I tried to explain to the reporter that there were many facets to the Union Square Partnership’s current proposals for, as you say, beautifying Union Square. One, the effort to enhance—that’s their buzzword—enhance the “great North Plaza,” where countless demonstrations, rallies, marches, parades, political and social activism of one kind or another, have taken place since the first Labor Day parade in 1882. But if the plan, the proposal to beautify it with trees—oh, those horrible things, trees—and shaded public seating in the form of bleacher-like constructions, plus repaving what is a perfectly good, just plain, old asphalt or macadam. It’s in bad shape, but it’s just a plain surface. One hundred thousand people would not appreciate stepping on a decorative, elaborate, new pavement there, which is what they’re planning.

That’s only one of three main proposals that the bid has. The other is to turn the pavilion building—which is a nice little Palladian structure built in 1932—designed by a Parks Department [New York City Department of Parks and Recreation] architect whom I can’t remember the name of, and was there on the site of a building that’s always been on the site, almost since the beginning of Union Square itself, as a bandstand, or reviewing stand, with public toilets, of all things. Now the BID would like to restore it first, which is great, it needs it. They want to turn it into a very high-priced, white-tablecloth, destination restaurant, à la Tavern on the Green, perhaps. Huge Central Park, little tiny Union Square. They also have ideas for improving the playgrounds, which I would settle for in some way. But there are these three main features of the BID’s proposal.

Q1: Which, on their face, all seem like public amenities.

Taylor: Yes.

Q1: So that’s the challenge.

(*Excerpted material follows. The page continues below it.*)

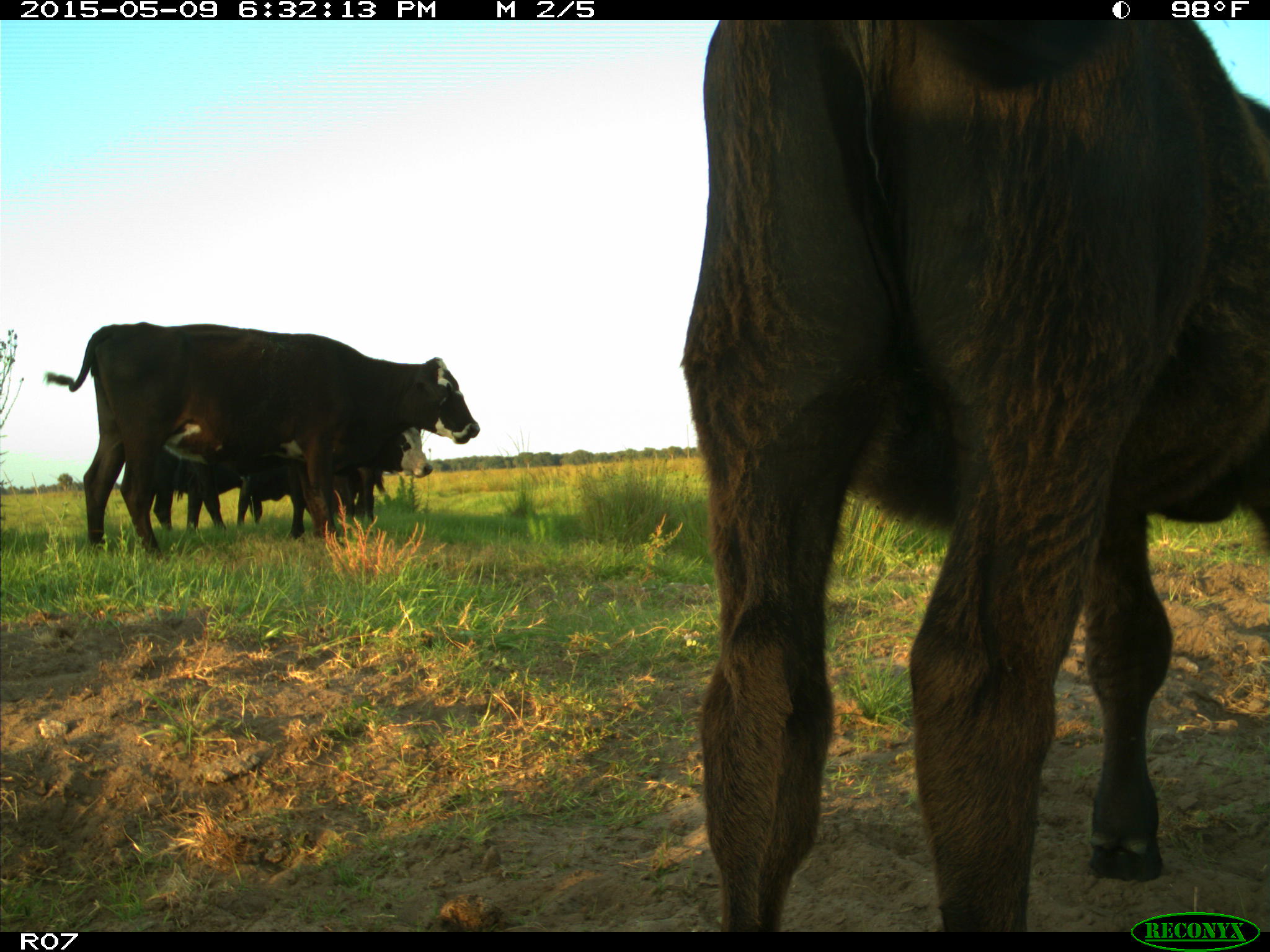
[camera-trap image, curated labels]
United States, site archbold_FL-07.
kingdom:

How to balance that with the preservation approach, and make them understand where you’re coming from.

Taylor: But the Times didn’t want to hear about the pavilion. They didn’t want to hear about the playground. The word “protest,” and what they were planning for the “greatest protest space in New York” is all they were interested in. They zeroed in on that—which is fine with me—in the article, to the exclusion of just about everything else. In my view, that was an advocacy ploy that worked. Mention the buzzword of the moment. Now what’s the buzzword at 2 Columbus Circle? Find one.

Q1: What you’re talking about, really, leads into the next question. There are scores of different ways to go about any advocacy project. It’s a creative process, and you can’t necessarily apply something that worked in one thing to another situation, directly. You kind of have to adjust it. But we can always learn from the past. What, in your mind, are some of the more successful strategies that have been used—either case-specific, trying to save X building, or just in terms of the mode of communication with the press? Is it demonstrations on the street? Is it the letter-writing campaigns? What works?

Taylor: It’s all of that, and more. The other disaster I got involved with was the Dvorak House. Which, to the [Landmarks Preservation] Commission’s credit, it did, indeed, designate. Then the City Council overturned the designation—but in that case, we pulled out all the stops we could think of. The musicians first, of course. They had concerts, free concerts, in St. George’s [Episcopal] Church, just across Stuyvesant Square, from where the Dvorak House was. We had walking tours. We had a good deal of press, both here and abroad. Laurie Beckelman the chair of the Landmarks Commission at the time, got a letter from the Archbishop of Prague [laughs]. That’s letter-writing that worked.

Just pull out any stop you can think of. Your group does, heaven knows. So does the Upper East Side. So does Greenwich Village, and HDC has preservation alerts, bulletins. All of the above, and any gimmick you can think of. In spite of all, the modern improvements that I have shied away from—a thirty-seven-cent stamp still works [laughs]. Postal delivery is not that bad, in Manhattan at least.

Q1: The next day.

Taylor: The next day. I mean, emails almost languor.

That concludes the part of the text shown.